Prisma1: Hide existence of records the API user has no permissions to access

Created on 11 Sep 2017  ·  14Comments  ·  Source: prisma/prisma1

_(I'm new to GraphQL, so please excuse me if what I propose below runs counter to how GraphQL should behave)_

Scenario

Using the Relay API, it is possible to get the count of any type, even if permissions do not give you access to the items you are querying.

For example, in the screenshot below I'm getting the total count of users for an app which has all API access restricted to authenticated users. (Note: the individual user records are correctly hidden.)

screen shot 2017-09-11 at 18 01 00

When used in combination with filters, it is possible to check for the existence of very particular records in the DB. For example, you can check if a user has any account with an app using allUsers(filter: {email: "[email protected]"}) {

screen shot 2017-09-11 at 18 04 26

Impact

  • The existence of user accounts is revealed, which can have privacy and (somewhat dubious) security implications.
  • Depending on the data model of a given app, sensitive business data could be revealed such as number of paying customers.

Proposal

I have read two related proposals (Extend permissions types ; Meta should be its own permission) that help mitigate this problem by adding permissions to more data. However, I don't believe they address the problem that an authenticated user can get the counts of data which matches queries they define, despite not having access to that data.
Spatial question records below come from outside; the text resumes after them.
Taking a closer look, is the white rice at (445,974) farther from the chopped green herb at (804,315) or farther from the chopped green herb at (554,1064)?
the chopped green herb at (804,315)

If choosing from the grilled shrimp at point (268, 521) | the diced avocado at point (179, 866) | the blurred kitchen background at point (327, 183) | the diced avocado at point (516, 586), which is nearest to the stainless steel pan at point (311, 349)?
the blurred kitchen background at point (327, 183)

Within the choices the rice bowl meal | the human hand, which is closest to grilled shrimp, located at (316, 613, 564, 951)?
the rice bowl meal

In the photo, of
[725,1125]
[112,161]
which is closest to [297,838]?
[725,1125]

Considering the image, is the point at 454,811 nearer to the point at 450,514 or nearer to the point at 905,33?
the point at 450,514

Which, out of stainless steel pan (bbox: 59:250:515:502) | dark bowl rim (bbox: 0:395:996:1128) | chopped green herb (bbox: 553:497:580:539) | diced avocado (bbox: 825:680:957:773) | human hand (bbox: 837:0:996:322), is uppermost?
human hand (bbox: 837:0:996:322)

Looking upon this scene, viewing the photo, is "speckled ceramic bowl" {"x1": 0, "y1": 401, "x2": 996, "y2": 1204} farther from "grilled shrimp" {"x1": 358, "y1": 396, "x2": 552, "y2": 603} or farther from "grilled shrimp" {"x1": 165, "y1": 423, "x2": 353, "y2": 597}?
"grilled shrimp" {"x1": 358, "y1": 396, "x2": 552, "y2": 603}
A better behaviour, in my opinion, would be:

  1. Do not return null edges for nodes which cannot be accessed due to permissions.
  2. Counts should only include notes which can be accessed.

Most helpful comment

Hi @jonathanheron The issue you bring up is valid and your proposal does not run counter to how GraphQL should behave.
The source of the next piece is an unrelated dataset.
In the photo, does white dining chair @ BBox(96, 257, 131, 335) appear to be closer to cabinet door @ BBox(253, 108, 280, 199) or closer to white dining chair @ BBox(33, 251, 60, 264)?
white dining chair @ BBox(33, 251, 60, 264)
But it won't work :-) Let me explain why ...

Permission queries is a powerful abstraction that allow you to specify the permission for a node by traversing related data. Performing this validation has to happen for each node.

If we were to simply filter out null nodes we run into a problem when you have many nodes. Consider a relation with 1M nodes where you have access to the last 10. For us to deliver just the 10 nodes to you, we would have to check permissions on all one million nodes. We are likely to add support for permissions based on serverless functions, which would make this issue even worse.

The same applies for counts.

The way we will be tackling this issue is to allow you as a developer to completely remap your GraphQL API.

A common case will be to remove relation fields, including the top-level allX fields and replace them with custom fields that include extra filtering logic to only return nodes that the user has access to.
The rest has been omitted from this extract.